Hope, Fear, Sorrow, and Rage: The Emotions of Death and Dying and the Ars Moriendi in Early Colonial New Spain

Kirjoittajat

  • Jacqueline Holler University of Northern British Columbia

Abstrakti

The well-known and supposedly “timeless” ludic Mexican attitude toward death exemplified by the Day of the Dead does not reflect the emotional and spiritual attitudes toward death prevalent in the colonial period. Scholars of New Spain have instead established the prevalence of an ideal of European origin rooted in the medieval literary tradition of ars moriendi and translated into Spanish lands in the early modern period: that is, the Catholic aspiration to “die well.” Hegemonic among the colonial Spanish and colonized Indigenous elite, buen morir (“dying well”) was also aspired to by plebeians. This article assays the hegemonic power of and ruptures within the Catholic ideal of “dying well,” in particular through studying the emotions associated with selected deaths in early colonial New Spain (1520–1650). Drawing upon the scholarship of the “good death” ideal, Inquisition documents, and the biography (vida) of an early colonial mystic, the paper examines not merely good deaths, but bad ones. While folk saints and kings alike were said to have spoken instructive words, the dying in these cases are voiceless and often even nameless. In these cases, the moriens recedes as those around him or her experience, pray about, or debate death. With the focus off the moriens, it is possible to see both reflection and contestation of the ideals and emotions associated with the ars moriendi as those who were not dying gave voice to and embodied emotions and behaviours that were by turns licit and illicit. The paper finds that the emotions associated with death both confirmed and challenged the hegemony of the ars moriendi. Anger, shock, defiant grief, longing, and terror coexisted alongside the more appropriate emotions: sorrow and fear, certainly, but tempered by comfort, resignation, and love of God. The cases discussed here demonstrate how in their emotional responses to death, ordinary people and the clergy alike contested elements of the ars moriendi. In that sense, the vignettes captured here may suggest the outlines of a death culture indebted to the ars moriendi, but nonetheless sui generis and even, perhaps, authentically Mexican.

Kirjoittajan esittely

Jacqueline Holler, University of Northern British Columbia

Jacqueline Holler is Associate Professor of History, Chair of Global and International Studies, and Coordinator of Women’s and Gender Studies at the University of Northern British Columbia in Prince George, Canada.

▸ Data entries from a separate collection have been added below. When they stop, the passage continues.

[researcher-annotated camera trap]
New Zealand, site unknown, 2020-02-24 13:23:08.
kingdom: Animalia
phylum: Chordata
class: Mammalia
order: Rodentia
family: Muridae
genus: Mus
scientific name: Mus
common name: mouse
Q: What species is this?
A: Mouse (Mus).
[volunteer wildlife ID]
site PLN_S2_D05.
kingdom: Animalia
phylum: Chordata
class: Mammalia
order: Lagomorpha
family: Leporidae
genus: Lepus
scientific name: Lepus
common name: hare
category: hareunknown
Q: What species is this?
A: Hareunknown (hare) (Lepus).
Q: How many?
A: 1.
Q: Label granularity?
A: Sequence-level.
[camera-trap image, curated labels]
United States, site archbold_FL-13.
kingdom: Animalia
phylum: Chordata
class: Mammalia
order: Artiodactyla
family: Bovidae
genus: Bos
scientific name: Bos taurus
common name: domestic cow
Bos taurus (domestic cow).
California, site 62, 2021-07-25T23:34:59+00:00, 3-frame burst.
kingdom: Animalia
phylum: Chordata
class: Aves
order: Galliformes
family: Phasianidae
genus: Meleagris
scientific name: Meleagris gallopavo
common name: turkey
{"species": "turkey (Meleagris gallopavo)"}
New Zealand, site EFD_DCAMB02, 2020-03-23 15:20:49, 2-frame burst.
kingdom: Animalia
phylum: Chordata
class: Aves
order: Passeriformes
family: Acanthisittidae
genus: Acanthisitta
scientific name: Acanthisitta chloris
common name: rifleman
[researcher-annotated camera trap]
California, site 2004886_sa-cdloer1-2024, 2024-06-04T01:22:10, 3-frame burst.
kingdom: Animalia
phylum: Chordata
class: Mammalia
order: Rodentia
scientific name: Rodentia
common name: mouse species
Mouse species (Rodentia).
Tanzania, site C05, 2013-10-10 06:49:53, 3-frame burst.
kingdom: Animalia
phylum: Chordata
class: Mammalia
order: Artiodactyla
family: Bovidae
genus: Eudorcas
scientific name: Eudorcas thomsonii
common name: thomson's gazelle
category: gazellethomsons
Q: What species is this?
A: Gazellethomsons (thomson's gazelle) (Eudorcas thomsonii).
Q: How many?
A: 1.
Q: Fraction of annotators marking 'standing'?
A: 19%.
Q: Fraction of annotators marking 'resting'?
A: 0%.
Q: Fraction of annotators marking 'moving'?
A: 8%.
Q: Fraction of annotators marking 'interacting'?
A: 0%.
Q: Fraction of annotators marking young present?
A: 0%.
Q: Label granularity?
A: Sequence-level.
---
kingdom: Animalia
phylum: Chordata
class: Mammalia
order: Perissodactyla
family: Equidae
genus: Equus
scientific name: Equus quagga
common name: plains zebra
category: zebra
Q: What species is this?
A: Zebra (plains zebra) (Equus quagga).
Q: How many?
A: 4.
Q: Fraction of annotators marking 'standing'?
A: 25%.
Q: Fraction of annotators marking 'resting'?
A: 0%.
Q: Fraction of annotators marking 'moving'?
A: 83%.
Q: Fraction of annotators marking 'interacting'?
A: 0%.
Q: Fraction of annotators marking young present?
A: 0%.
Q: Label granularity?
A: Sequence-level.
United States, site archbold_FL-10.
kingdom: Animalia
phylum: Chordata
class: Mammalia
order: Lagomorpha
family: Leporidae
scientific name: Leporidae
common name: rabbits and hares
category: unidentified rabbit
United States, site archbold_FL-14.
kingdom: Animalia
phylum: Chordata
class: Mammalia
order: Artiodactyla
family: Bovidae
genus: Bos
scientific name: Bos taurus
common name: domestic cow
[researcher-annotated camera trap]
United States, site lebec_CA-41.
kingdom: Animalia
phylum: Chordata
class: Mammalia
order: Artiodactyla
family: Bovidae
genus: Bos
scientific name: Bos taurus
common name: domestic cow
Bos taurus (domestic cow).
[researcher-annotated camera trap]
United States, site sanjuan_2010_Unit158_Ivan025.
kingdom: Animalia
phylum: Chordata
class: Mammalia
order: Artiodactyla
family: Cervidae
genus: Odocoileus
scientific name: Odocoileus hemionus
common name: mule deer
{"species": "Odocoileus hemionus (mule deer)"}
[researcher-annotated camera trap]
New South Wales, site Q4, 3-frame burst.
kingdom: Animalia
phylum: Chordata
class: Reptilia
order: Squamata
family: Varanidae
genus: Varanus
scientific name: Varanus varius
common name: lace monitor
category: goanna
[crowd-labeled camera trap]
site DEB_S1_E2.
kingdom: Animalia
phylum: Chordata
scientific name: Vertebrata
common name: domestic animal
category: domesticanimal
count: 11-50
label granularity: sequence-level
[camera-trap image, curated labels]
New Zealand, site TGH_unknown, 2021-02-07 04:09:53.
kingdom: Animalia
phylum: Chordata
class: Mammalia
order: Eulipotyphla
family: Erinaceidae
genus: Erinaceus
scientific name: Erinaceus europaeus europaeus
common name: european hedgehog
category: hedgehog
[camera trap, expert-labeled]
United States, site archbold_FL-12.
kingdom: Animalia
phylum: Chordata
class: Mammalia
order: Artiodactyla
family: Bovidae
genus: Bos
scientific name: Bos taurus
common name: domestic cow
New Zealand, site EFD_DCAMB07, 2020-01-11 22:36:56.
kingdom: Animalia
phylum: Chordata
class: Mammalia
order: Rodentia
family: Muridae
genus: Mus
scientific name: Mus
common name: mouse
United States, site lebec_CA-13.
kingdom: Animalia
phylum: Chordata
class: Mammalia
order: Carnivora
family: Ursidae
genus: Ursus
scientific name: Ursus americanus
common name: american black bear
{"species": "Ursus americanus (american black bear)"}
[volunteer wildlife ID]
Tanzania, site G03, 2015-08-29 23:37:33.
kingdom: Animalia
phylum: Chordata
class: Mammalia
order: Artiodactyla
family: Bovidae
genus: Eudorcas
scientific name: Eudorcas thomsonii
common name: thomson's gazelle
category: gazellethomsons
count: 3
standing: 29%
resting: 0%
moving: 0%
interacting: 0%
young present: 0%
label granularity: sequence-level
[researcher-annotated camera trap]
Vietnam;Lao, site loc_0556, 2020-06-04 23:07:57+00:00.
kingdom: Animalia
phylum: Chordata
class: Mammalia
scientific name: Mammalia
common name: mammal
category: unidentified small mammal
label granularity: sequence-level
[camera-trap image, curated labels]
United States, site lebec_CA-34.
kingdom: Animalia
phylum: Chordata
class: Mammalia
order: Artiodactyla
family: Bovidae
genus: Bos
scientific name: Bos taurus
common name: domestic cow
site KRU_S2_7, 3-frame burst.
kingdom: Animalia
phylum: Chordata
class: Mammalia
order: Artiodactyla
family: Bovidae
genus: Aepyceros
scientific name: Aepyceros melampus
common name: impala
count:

She is author of Escogidas Plantas: Nuns and Beatas in Mexico City, 1531–1601, co-author of general texts in Latin American history and gender studies, and author of articles and book chapters on the cultural history of early colonial New Spain, with a focus on the intersection of medicine, religion, gender, sexuality, ethnicity, and emotion. Her most recent articles and chapters study, variously, happiness and sadness in colonial Mexico; the history and historiography of emotion in colonial Latin America; the Inquisition, criminal courts, and queer sexualities in colonial Latin America; gender, demonic sex and the unnatural in colonial Mexico; emotions, agency, and girlhood in early colonial New Spain; a Mexican midwife’s toolkit and hybrid medical practice in New Spain; and the Inquisition’s interactions with midwives. Her current projects include a book-length study of the Cortés Conspiracy of 1566, a chapter on loneliness in colonial Mexico, and a SSHRC-funded large-scale study (2020–2025) of feminine cultures of healing, medical knowledge exchange, and affective solidarity in early colonial New Spain, which has led her to encounters with the textual remains of death and dying in the colony.